Since you've been gone, I have suffered the loss of my dad to dementia, career issues, trauma with parenting, the loss of our beloved family cabin and much more.  Every time I am going through something big, either good or bad, I miss you.  I miss being able to call you up on the phone. I miss the realities that you would reflect back to me.  I miss the fact that you could always show me my 'goodness' even when I was feeling horrible about myself.  Your friendship taught me to love; to open my heart.  When you left, I felt that heart shut down.  It is still hard for me to open my heart again because it was beyond painful to lose you.  I don't know that my heart could deal with that kind of pain again.  But, it has and it will because life is impermanent and death happens.  

The weekend you disappeared, I called your house to talk to you.  Your partner's mom answered the phone.  There was something odd in her tone and she said that your partner would call me later.  I got off the phone confused.  On a beautiful, slightly windy February morning, your partner called me and told me you were missing.  My mind reeled in confusion.  For three weeks, I held out hope that you would be found alive.  But, Sunday night in late February, your partner called and told me your body had been found in Laurelhurst Park in a pond.  My mind shut down and I immediately booked a flight to Portland.  I had just suffered one of the biggest losses of my life.  Even 7 years later, there are no answers to what happened.  And there probably never will be.

7 years later, I still sob thinking about it.  Your loss can hit me just as hard 7 years later as it did that Sunday in February.  I've learned that grieving is a spiral; sometimes there is peace and gratitude and other times, there is anger, pain, and deep sadness.  I've learned that friends that you make in shared grief can distance themselves and rip the scab off the wound with their absence.  I've learned how very loved you were by many; how you affected everyone from your work to your personal life.  I've learned that a deep friendship like ours is rare and that many don't understand the deep love that friends can feel for one another.
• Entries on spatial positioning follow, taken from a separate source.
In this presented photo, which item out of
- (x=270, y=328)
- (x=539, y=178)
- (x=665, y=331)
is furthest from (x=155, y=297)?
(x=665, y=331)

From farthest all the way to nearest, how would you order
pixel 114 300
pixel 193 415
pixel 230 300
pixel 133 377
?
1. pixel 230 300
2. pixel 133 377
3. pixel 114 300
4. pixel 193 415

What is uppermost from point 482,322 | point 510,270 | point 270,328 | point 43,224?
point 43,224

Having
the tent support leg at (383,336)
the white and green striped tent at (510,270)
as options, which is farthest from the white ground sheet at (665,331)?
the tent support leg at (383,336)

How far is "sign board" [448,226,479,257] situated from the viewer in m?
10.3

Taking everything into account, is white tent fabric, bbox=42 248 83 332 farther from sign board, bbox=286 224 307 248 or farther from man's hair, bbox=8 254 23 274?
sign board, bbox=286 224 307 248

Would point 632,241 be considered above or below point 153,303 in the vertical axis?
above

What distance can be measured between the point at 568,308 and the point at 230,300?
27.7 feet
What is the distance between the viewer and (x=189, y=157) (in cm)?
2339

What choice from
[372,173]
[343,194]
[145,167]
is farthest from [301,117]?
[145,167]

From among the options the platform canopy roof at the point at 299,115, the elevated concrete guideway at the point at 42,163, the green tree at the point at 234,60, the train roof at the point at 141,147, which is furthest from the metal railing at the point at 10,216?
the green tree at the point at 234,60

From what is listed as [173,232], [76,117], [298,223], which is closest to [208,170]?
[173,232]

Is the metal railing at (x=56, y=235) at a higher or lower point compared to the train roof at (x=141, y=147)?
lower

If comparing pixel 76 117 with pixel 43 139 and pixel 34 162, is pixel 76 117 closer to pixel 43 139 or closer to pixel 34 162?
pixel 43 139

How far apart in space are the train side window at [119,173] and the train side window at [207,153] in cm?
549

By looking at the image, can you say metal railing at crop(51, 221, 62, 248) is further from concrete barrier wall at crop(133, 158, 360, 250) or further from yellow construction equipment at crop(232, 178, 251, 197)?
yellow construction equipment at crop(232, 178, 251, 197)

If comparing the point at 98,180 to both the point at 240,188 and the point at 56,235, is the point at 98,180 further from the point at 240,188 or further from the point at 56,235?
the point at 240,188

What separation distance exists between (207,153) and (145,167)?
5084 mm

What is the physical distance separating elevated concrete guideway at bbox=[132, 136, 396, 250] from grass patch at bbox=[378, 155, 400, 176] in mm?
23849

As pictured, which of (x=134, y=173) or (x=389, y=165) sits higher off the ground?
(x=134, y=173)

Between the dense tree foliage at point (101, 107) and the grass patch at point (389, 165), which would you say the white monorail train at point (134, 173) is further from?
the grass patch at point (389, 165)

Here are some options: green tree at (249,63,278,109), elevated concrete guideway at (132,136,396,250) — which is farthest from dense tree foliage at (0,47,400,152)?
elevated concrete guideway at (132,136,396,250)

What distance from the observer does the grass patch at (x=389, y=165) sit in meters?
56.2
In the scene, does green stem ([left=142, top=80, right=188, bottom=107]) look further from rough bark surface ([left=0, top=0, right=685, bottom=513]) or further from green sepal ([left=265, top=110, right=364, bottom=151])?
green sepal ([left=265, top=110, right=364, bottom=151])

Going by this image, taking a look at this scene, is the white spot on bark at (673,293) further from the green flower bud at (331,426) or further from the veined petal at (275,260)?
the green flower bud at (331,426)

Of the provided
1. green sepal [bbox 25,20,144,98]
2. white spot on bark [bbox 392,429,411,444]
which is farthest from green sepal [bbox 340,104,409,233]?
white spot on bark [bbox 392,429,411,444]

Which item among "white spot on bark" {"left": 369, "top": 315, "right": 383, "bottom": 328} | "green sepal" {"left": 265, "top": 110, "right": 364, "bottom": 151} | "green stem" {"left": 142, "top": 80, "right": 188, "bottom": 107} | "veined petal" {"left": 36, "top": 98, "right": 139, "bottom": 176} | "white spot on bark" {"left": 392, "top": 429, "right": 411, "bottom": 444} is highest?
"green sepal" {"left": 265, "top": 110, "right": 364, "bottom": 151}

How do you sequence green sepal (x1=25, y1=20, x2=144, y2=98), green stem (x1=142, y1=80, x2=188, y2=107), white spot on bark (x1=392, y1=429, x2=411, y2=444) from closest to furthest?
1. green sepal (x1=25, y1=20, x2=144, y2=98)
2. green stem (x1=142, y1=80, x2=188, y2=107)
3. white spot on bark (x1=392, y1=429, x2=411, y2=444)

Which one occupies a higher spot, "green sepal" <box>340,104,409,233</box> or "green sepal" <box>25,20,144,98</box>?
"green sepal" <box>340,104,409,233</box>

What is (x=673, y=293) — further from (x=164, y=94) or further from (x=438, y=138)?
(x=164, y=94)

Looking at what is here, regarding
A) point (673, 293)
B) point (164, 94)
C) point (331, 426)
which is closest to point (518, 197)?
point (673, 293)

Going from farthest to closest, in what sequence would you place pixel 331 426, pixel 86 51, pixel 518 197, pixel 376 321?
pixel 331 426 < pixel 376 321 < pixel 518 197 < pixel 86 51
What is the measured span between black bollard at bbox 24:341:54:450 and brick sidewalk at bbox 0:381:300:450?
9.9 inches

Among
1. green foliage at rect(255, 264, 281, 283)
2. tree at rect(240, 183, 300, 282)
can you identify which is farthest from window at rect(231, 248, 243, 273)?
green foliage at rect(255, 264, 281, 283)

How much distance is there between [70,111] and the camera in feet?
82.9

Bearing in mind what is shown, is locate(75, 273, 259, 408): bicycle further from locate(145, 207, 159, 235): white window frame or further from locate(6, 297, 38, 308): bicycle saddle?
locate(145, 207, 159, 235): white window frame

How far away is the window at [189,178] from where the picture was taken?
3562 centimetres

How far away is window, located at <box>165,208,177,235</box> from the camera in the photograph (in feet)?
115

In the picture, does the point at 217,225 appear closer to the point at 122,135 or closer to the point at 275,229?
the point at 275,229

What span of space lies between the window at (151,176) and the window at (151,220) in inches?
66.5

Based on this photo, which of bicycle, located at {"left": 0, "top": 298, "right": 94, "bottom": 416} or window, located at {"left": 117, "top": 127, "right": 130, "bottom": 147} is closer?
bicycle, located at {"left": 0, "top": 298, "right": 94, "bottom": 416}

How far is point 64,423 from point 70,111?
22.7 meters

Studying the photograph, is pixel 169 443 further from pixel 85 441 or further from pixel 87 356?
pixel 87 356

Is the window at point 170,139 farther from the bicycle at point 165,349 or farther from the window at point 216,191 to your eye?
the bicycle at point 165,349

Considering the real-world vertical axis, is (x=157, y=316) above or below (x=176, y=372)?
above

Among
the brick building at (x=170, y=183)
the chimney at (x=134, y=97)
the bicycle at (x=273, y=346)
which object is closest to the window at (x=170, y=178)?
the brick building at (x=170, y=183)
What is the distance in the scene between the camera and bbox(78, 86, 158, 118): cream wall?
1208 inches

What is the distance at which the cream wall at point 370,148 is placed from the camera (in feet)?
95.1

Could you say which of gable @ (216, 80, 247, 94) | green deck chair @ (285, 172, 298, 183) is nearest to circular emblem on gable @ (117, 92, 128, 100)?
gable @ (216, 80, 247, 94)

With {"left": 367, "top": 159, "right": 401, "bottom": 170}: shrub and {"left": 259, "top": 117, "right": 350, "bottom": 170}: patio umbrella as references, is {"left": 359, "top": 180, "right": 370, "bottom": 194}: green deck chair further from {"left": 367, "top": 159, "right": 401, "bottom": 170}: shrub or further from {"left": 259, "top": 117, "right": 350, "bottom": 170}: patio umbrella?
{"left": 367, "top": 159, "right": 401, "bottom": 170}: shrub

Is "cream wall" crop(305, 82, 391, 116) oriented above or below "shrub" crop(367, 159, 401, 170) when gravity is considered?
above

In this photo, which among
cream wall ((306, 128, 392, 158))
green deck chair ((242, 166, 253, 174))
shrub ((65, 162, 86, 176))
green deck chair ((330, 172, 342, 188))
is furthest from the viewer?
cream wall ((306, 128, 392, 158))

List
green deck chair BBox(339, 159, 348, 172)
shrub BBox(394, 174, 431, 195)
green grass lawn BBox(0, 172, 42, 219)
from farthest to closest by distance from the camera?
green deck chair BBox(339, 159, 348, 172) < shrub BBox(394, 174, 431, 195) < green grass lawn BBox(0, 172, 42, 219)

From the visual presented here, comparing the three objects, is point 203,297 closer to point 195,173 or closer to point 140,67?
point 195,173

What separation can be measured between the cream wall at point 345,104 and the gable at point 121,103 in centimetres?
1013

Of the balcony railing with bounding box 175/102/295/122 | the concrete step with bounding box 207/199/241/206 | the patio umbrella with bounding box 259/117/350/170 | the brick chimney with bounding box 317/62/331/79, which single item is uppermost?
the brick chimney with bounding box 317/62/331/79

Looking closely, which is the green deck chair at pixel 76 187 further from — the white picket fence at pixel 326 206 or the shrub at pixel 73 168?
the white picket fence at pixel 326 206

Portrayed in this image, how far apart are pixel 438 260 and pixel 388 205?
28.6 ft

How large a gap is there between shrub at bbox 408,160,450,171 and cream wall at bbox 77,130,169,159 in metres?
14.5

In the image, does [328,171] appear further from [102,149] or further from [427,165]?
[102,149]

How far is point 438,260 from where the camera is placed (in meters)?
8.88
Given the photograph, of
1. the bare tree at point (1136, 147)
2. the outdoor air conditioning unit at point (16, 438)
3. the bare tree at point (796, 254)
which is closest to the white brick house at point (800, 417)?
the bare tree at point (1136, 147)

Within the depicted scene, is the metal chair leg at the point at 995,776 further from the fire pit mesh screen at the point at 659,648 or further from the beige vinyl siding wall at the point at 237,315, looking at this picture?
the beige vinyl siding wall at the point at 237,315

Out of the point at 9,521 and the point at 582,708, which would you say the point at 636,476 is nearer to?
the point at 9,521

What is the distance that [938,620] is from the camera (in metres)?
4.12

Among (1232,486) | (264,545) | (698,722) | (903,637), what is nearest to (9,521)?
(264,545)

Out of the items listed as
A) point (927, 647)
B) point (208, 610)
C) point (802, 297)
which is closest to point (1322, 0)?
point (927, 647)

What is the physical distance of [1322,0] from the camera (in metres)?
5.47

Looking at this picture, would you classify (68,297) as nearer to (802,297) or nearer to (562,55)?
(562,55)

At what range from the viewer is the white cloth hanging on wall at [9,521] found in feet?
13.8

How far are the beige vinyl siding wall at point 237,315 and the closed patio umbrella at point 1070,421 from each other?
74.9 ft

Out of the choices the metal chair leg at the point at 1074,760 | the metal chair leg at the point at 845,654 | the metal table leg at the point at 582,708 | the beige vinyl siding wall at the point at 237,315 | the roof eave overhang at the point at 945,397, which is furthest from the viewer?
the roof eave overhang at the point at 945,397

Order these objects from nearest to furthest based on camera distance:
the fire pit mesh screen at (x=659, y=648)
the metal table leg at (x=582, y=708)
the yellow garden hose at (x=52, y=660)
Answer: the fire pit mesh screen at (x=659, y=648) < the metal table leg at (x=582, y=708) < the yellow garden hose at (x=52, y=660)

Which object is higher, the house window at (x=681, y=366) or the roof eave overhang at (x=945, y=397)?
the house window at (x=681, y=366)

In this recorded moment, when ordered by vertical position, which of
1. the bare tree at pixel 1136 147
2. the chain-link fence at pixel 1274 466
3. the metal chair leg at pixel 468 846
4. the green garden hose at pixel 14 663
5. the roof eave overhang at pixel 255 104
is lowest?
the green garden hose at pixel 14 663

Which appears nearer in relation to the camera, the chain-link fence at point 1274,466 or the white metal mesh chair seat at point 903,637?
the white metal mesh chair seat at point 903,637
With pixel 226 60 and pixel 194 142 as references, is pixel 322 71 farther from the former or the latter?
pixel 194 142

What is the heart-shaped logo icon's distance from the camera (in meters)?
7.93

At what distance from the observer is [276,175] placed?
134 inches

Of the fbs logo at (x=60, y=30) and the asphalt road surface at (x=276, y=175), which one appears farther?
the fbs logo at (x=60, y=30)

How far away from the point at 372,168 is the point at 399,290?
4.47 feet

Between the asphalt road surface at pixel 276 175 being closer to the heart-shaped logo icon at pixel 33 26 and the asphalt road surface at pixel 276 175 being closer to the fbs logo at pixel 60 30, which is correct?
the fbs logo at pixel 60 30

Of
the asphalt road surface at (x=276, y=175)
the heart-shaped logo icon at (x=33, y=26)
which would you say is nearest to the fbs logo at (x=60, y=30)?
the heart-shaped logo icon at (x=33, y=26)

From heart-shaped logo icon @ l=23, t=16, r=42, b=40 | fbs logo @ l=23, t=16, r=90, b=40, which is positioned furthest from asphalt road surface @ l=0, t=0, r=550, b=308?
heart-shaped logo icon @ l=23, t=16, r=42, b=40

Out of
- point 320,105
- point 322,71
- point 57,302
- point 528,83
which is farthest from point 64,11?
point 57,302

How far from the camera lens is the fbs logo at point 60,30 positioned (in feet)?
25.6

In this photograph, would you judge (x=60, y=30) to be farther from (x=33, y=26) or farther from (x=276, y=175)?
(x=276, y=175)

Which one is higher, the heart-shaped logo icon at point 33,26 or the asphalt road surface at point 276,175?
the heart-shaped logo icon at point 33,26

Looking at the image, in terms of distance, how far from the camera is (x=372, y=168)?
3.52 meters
I consider you my soul sister, as much a part of my family as my blood relatives.  Your loss hit me so hard that it took at least 5 years for me to get a grip on it, to stop constantly numbing myself and decide to live.

Every year, I dread this month, the month of your death.  I long to be enlightened, to celebrate who you were and not be so sad about your loss and the lack of answers surrounding your death. But, I always find myself grieving.  The spirals are not as long and the moments of peace are longer, but the sadness hits hard sometimes and all I can do is feel it.

I know that you are not gone my friend.  You are inside of me every day.  You are in nature, in your most beloved place, the place where you found so much peace from a world that was sometimes full of turmoil. You enriched my life in so many ways.  I will never forget your keen intellect, your long detailed stories, your laughter, your stubbornness, your rage, your quest for justice for the young and vulnerable, your unconditional love and so much more. Our friendship is irreplaceable.  I will always miss you, but you will always be in my heart.  This journey of life, no matter where it takes me, will always be traveled hand in hand with you, my soul friend.